Sunday, November 26, 2006

Watershed time for evolution of economic forecasting

The next eighteen months are shaping up to be quite a watershed period for the evolution of economic forecasting. For over a decade there has been this incipient low-grade "battle" between the open-minded innovators who rally around the fact that "This time it is different" and the traditionalists who rant that "No, things never change" and fall back on "historical patterns" as their rigid guide to the future path of the economy. My own view is the same as for any situation where the warring parties have staked out extreme positions: The truth is frequently in the middle.

The truth today is not that everything is the same or that everything is different, but that some things are the same and some things are different. The trick is to discern which factors have changed and which factors remain the same, and to watch as those balances shift over time.

As much as the traditionalists might want it to be, the economy is not a clock-like machine with extremely predictable behavior, but there are broad themes that do wax and wane over time, albeit without any strict clock-like frequency. Further, the manifestation of any given factor may be dramatically different from peiod to period.

The traditionalists argue two distinct prospects: 1) that there must be economic consequences to the "bursting of the housing bubble", and 2) those consequences must be very extreme. The first prospect makes perfect sense, but the great confidence of the traditionalists in the latter makes little sense. What is their primary argument for the latter? Simply: It has always been that way. It is difficult to say with certainty how the traditionalists have gotten so hung up on this desire to project an idealized version of the past far out into the future. There is usually a tone of anger to their insistence on this prospect, suggesting that some internalized source of fear is overwhelming their otherwise rational thought processes. Whatever, it is a very bizarre phenomenon. Be very careful not to get caught up in it.

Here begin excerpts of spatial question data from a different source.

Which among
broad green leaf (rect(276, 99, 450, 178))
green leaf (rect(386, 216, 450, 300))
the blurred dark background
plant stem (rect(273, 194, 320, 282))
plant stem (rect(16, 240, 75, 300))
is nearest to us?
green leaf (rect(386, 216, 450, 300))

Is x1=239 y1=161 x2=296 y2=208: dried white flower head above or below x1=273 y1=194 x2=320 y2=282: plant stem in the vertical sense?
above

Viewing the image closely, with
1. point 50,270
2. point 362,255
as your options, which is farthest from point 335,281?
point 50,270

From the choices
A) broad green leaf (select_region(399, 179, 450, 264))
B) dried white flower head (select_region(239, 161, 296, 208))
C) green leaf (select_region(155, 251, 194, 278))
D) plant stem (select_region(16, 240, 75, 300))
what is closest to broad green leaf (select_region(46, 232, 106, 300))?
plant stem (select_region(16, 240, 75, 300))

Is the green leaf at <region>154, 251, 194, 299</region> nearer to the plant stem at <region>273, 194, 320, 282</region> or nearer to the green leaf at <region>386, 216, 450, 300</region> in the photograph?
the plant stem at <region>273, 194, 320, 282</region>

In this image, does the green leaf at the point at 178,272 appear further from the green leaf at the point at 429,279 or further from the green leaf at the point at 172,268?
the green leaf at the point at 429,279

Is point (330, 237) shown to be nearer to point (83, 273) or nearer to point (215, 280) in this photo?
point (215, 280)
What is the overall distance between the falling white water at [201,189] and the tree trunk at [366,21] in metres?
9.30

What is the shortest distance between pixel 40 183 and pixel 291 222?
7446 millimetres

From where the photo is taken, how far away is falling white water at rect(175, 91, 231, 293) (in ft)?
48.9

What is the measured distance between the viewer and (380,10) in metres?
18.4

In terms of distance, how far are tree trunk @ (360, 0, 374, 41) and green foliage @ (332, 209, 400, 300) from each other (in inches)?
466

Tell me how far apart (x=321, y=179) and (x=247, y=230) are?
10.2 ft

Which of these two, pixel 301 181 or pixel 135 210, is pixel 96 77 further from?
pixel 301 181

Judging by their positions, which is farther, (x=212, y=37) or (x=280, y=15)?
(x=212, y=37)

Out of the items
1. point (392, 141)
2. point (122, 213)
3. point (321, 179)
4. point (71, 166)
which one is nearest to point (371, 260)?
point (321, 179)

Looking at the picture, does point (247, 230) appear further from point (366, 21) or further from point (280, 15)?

As much as the traditionalists insist that there will be a profound slowing of the U.S. economy next year, there is little in the way of true economic fundamentals that could support that prospect. The economy is not a clockwork machine in which the slowing of one component dictates that all other components must also slow in a coordinated manner. Rather, the economy is an economic machine in which equilibrium is dynamically shifting on a constant basis so that resources freed up by a waning in one area can in turn fuel growth in other areas.

Not even the "best" of economists can truly begin to fathom the deep complexity of the U.S. economy, let alone the global economy. Economies are not clockwork machines produced by intelligent design, but rather are complex systems driven by evolution and the constant emergence of new businesses, new markets, new demographics, new processes, new products, new services, new ways of using resources, new technologies, and new forms of equilibrium. The traditionalists are true dinosaurs in their inability to grasp the concept of emergence and dynamic equilibrium. Even the more open-minded economists struggle mightily trying to understand the evolution of the economy.

The evolution of the equilibrium states of the U.S. economy over the coming year will humble all economists, primarily the traditionalists and their blind obedience to the clockwork guidance of historical patterns, but the more innovative economists as well who still do not fathom the true potential of evolutionary dynamic systems.

I suspect that a year from now economists will continue to utilize the same "meaures" of the economy as they do today, but I also strongly suspect that more than a few of the leading-edge economists will finally begin to ponder how to better measure the forms of dynamic equilibrium states and processes that are rampant throughout our economy.